Internal Symmetry Group and Density Matrix of Fields with Spins 0, 1

TL;DR

This paper explores the internal symmetry group U(3,1) of neutral vector fields with spins 0 and 1, analyzing their properties, conservation laws, and the reduction of symmetry in electrodynamics, including the structure of solutions for free particles.

Contribution

It introduces the analysis of the internal symmetry group U(3,1) for fields with spins 0 and 1, and studies its implications in quantized theories and electrodynamics.

Findings

The symmetry transformations are integro-differential in coordinate space.

Quantized theory requires an indefinite metric.

In electrodynamics, U(3,1) reduces to U(2).

Abstract

The internal symmetry group U(3,1) of the neutral vector fields with two spins 0 and 1 is investigated.
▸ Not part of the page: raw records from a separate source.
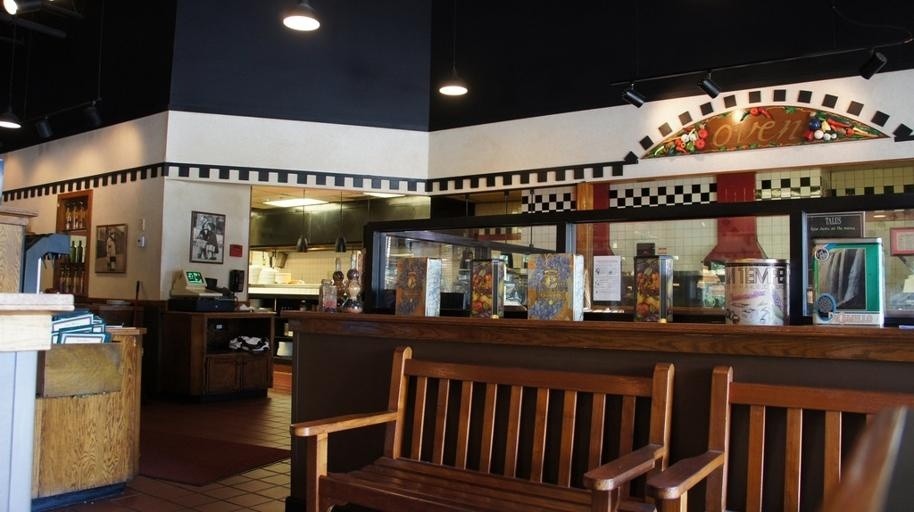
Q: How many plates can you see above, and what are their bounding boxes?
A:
[275,273,291,282]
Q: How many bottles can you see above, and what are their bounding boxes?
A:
[320,270,364,312]
[66,200,86,231]
[57,241,83,296]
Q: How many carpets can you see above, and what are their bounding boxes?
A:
[139,434,290,486]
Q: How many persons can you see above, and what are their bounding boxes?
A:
[105,229,117,271]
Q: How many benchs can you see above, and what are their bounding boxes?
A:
[647,368,910,511]
[290,346,676,512]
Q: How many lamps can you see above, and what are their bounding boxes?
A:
[610,42,907,107]
[283,4,319,32]
[295,188,308,253]
[438,13,468,97]
[334,190,347,252]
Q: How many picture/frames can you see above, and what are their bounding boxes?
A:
[889,227,914,256]
[188,210,226,265]
[95,223,128,274]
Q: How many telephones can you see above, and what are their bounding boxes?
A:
[230,270,244,292]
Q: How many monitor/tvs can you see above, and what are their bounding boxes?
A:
[173,269,207,290]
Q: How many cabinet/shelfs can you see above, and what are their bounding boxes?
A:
[162,310,275,405]
[247,294,318,365]
[52,189,93,298]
Massless fields correspond to the generalized Maxwell equations with the gradient term. The symmetry transformations in the coordinate space are integro-differential transformations. Using the method of the Hamiltonian formalism the conservation tensors are found, and the quantized theory is studied. The necessity to introduce an indefinite metric is shown. The internal symmetry group U(3,1) being considered, after the transition to electrodynamics, reduces to the U(2) group. It is shown that the group of dual transformations is the subgroup of the group under consideration. All the linearly independent solutions of the equation for a free particle obtained in terms of the projection matrix-dyads.